İŞARETLERİN BENZER OLUP OLMADIĞI :
Markaların karıştırılma ihtimalinden söz edilebilmesi için yukarıda da belirtildiği üzere emtiaların/hizmetlerin aynı/benzer olması yanında markayı oluşturan ibarelerin de aynı/benzer olması koşulu bulunmaktadır.

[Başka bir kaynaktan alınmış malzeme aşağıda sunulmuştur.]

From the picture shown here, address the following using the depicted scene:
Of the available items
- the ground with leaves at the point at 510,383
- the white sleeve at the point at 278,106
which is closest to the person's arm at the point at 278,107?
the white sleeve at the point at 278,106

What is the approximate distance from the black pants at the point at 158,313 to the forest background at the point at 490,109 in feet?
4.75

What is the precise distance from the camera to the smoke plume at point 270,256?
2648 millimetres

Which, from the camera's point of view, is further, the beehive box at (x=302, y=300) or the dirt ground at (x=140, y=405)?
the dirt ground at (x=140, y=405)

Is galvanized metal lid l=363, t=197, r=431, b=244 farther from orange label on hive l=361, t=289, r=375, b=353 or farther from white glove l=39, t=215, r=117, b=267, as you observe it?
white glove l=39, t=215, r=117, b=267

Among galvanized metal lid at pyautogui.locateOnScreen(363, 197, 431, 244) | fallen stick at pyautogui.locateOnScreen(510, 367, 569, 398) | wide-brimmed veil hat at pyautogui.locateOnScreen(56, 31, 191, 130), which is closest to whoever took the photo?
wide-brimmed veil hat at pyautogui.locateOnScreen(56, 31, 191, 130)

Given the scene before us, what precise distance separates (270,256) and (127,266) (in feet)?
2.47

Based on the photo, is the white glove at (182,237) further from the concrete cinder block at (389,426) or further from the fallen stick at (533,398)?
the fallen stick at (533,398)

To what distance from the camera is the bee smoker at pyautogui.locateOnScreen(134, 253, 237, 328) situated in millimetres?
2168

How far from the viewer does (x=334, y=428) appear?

İki işaret arasında karıştırılma ihtimali, iki şekilde ortaya çıkabilecektir. Bunlardan birincisi, tescil talebine konu markanın tescilli veya tescili için daha önce başvurulmuş markaya benzerliği nedeniyle önceki markanın aynısı ya da benzeri marka zannedilmesi ve bu sebeple satın alınmak istenen ürün dışında bir ürünün satın alınmasına sebebiyet verilmesidir. İkinci ihtimal ise, tüketicinin iki marka arasındaki farklılıklar nedeniyle her iki markanın aynı marka olmadığını anlamasına rağmen, iki markanın aynı işletmeye, başka bir ifadeyle aynı iktisadi – idari kaynağa ait olduğunu sanmasına sebebiyet verilmesidir. Bu durumda da tüketici, gerçekte almak istemeyebileceği bir ürünü, salt güvendiği önceki markayla irtibatlı sandığı için sonraki markayı alabilecektir. Böylece, önceki tescilli veya tescil talebine konu edilmiş markayı taşıyan ürünler için tüketici nezdinde tesis edilen güvenden haksız olarak yararlanma sonucu doğabileceğinden, karıştırılma ihtimali gerçekleşmiş olacaktır. Nitekim tüketiciler daha önce gördükleri, satın aldıkları mal veya hizmetin markasının, göz ve kulağında kalan izine, hatırlayabildikleri kadarıyla hafızalarında kalan özelliklerine dayanarak sonraki alışverişlerinde aynı veya benzer markayı taşıyan malı/hizmeti satın almayı tercih ederler.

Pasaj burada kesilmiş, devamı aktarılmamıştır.